▶ _WHAT THE TASK ASKS_
Lay out the records as a Markdown table with the columns Row and Text, numbering each line in Row and skipping blank lines. Begin at the line that contains "Given this photograph, from", and stop after the last line of the records.

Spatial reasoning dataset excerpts
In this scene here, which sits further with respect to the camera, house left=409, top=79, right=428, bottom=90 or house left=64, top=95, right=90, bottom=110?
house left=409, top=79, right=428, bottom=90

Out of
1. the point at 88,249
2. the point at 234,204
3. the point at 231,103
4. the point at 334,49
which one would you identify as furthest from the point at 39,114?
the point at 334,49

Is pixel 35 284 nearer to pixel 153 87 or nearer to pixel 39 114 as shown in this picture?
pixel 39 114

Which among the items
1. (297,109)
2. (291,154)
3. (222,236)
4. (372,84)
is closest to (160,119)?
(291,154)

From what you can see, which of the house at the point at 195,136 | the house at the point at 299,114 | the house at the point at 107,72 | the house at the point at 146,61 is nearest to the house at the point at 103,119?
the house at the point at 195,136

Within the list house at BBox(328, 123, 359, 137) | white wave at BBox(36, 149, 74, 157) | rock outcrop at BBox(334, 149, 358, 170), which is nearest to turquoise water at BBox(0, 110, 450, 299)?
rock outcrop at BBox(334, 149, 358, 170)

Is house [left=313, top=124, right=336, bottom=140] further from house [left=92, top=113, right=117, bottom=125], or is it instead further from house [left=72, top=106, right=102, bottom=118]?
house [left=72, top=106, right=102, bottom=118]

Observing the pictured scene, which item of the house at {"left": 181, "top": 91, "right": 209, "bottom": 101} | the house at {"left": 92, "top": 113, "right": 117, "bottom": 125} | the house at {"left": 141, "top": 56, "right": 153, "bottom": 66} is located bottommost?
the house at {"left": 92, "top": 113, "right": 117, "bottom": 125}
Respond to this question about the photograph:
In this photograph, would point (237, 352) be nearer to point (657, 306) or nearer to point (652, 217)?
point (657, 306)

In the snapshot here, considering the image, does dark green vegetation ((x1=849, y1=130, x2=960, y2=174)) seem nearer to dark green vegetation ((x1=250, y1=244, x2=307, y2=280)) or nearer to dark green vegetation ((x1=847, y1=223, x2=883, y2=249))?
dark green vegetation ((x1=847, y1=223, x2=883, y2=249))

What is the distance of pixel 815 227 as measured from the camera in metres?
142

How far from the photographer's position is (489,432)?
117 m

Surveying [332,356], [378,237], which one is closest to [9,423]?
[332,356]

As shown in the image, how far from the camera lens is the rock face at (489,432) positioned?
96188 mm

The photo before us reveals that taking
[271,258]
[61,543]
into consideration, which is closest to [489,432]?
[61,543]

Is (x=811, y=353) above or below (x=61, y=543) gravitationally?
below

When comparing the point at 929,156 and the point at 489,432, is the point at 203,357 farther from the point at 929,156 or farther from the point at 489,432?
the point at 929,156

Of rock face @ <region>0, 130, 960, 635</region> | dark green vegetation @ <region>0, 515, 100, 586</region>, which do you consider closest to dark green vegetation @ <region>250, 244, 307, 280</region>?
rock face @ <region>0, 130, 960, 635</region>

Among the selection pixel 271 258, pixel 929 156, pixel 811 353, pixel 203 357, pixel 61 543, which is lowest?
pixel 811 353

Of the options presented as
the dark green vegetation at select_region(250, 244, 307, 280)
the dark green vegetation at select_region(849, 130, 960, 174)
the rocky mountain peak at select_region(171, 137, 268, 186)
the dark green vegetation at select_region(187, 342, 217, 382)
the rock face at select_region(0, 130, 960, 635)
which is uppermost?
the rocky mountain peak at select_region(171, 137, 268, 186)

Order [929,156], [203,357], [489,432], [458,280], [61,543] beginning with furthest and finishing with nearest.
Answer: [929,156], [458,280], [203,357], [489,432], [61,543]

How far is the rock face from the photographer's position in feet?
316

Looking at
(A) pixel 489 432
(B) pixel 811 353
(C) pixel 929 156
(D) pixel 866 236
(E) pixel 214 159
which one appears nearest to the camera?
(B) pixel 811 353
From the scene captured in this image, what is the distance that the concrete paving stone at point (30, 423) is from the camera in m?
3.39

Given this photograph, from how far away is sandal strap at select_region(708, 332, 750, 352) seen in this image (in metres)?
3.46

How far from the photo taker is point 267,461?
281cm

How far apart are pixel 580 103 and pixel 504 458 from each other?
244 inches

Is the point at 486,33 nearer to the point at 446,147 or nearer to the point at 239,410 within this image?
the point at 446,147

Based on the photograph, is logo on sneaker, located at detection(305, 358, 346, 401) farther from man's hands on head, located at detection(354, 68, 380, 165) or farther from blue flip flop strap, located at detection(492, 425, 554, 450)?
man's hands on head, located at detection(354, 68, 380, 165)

▶ _WRITTEN REPLY_
| Row | Text |
|---|---|
| 1 | Given this photograph, from how far away is sandal strap at select_region(708, 332, 750, 352) seen in this image (in metres)? |
| 2 | 3.46 |
| 3 | How far from the photo taker is point 267,461? |
| 4 | 281cm |
| 5 | How far apart are pixel 580 103 and pixel 504 458 from each other? |
| 6 | 244 inches |
| 7 | Is the point at 486,33 nearer to the point at 446,147 or nearer to the point at 239,410 within this image? |
| 8 | the point at 446,147 |
| 9 | Based on the photograph, is logo on sneaker, located at detection(305, 358, 346, 401) farther from man's hands on head, located at detection(354, 68, 380, 165) or farther from blue flip flop strap, located at detection(492, 425, 554, 450)? |
| 10 | man's hands on head, located at detection(354, 68, 380, 165) |